The 30-stock Micex Index (INDEXCF) rose 0.9 percent to 1,501.52 by 12:04 p.m. in Moscow, heading for its biggest daily advance since Jan. 17. OAO Sberbank (SBER) and VTB Group (VTBR), the country’s two largest banks, increased as ruble surged to 30.6332 per dollar, its strongest level since Nov. 15. The dollar-denominated RTS Index added 1.5 percent to 1,538.05, poised for its highest close since Dec. 5.
European and Asian stocks rose today after Apple’s quarterly profit more than doubled, beating analyst estimates, and as investors awaited the U.S. Federal Open Market Committee’s forecasts for its key interest rate. Brent oil for March settlement on the London-based ICE Futures Europe exchange was at $110.25 a barrel, up 25 cents.
“Global markets are driving Russian indexes higher as investors look more upbeat after Apple results exceeded estimates,” Alexander Zakharov, head of international equity sales at Finam Investment Co, in Moscow, said by e-mail. “We could expect some fund inflows into equities since the stocks are cheap and most of the bad news related to a possible recession in Europe and a slowdown in the world economy is priced in.”
Sberbank jumped 2.7 percent, the biggest advance in the Micex Index today, to 87.27 rubles, heading for its strongest close since Dec. 5. VTB advanced 1.6 percent to 6.652 kopeks, poised for its highest level since Dec. 8.

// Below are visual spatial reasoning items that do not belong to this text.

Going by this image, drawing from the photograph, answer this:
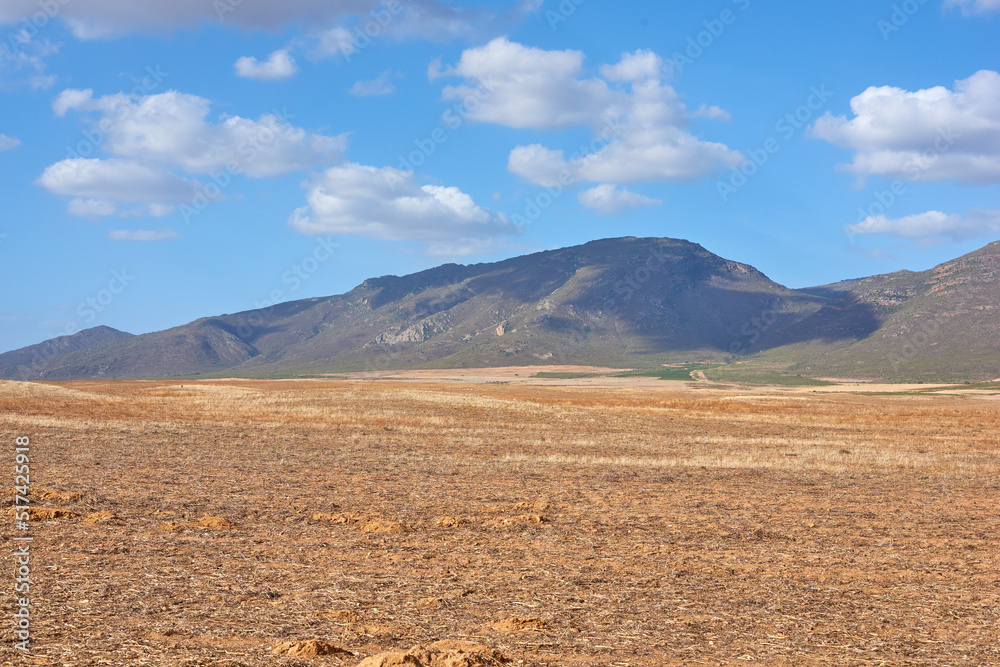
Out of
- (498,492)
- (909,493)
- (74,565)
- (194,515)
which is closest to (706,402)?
(909,493)

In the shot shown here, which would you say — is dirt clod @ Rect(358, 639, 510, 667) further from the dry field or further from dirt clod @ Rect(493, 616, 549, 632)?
dirt clod @ Rect(493, 616, 549, 632)

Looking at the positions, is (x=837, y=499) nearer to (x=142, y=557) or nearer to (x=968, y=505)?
(x=968, y=505)

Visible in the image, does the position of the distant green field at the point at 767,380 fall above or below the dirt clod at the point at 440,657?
below

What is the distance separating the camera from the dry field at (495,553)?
951cm

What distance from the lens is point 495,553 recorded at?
591 inches

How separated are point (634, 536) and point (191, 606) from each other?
9.75 m

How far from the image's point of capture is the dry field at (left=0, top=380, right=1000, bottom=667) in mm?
9508
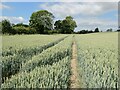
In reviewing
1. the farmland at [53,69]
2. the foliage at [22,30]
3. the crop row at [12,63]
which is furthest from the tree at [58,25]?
the crop row at [12,63]

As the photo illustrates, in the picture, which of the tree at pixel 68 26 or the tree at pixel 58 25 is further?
the tree at pixel 68 26

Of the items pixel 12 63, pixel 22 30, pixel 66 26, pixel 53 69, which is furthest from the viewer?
pixel 66 26

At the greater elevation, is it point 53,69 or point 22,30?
point 22,30

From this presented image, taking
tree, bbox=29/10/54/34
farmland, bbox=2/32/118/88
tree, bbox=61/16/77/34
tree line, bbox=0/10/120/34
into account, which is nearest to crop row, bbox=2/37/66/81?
farmland, bbox=2/32/118/88

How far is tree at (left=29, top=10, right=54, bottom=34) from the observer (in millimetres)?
58513

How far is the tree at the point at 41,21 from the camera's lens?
58513 mm

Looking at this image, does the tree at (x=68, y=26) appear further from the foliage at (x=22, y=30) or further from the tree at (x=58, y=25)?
the foliage at (x=22, y=30)

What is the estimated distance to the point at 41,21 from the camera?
60406 millimetres

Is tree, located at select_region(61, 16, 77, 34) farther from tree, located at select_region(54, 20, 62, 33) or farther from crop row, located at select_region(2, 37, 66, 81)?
crop row, located at select_region(2, 37, 66, 81)

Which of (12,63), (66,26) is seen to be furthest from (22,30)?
(12,63)

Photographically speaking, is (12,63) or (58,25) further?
(58,25)

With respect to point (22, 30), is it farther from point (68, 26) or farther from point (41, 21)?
point (68, 26)

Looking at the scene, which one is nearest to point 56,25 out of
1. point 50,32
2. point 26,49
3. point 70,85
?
point 50,32

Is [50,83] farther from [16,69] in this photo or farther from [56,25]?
[56,25]
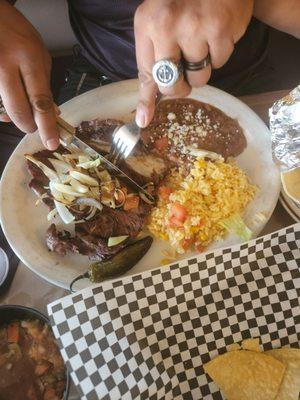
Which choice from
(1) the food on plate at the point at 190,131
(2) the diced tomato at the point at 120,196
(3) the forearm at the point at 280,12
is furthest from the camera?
(1) the food on plate at the point at 190,131

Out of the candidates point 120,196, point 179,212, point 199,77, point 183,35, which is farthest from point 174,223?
point 183,35

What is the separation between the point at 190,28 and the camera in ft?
4.30

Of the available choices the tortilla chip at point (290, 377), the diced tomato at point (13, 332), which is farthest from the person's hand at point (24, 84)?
the tortilla chip at point (290, 377)

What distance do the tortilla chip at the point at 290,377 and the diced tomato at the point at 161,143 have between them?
3.26ft

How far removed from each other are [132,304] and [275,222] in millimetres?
774

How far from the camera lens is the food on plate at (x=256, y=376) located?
4.97ft

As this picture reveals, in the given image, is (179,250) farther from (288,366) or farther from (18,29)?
(18,29)

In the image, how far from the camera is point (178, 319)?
1.59 metres

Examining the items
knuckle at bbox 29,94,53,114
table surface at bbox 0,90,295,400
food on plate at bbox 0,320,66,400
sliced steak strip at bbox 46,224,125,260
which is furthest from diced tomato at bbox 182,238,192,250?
knuckle at bbox 29,94,53,114

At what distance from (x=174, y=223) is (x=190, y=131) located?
1.51 ft

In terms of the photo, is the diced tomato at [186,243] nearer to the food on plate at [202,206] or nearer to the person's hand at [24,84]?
the food on plate at [202,206]

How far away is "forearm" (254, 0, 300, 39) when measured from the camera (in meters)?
1.69

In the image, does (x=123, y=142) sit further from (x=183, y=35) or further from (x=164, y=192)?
(x=183, y=35)

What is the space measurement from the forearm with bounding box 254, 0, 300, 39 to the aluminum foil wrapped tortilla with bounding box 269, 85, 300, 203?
0.28 m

Rosneft (ROSN), Russia’s largest oil company, rose 0.4 percent to 229.60 rubles, while OAO Gazprom (GAZP), the state-controlled gas export monopoly, jumped 1.3 percent to 185.50 rubles, erasing yesterday’s 0.5 percent drop.
The Micex is up 7.1 percent this year and trades at 5.7 times analysts’ earnings estimates for member companies.
The gauge retreated 17 percent in 2011, compared with an 18 percent drop for Brazil’s Bovespa index, which is valued at 9.9 times estimated earnings, according to data compiled by Bloomberg. The Shanghai Composite Index trades at 9.6 times estimated earnings, and the BSE India Sensitive Index has a ratio of 15.1.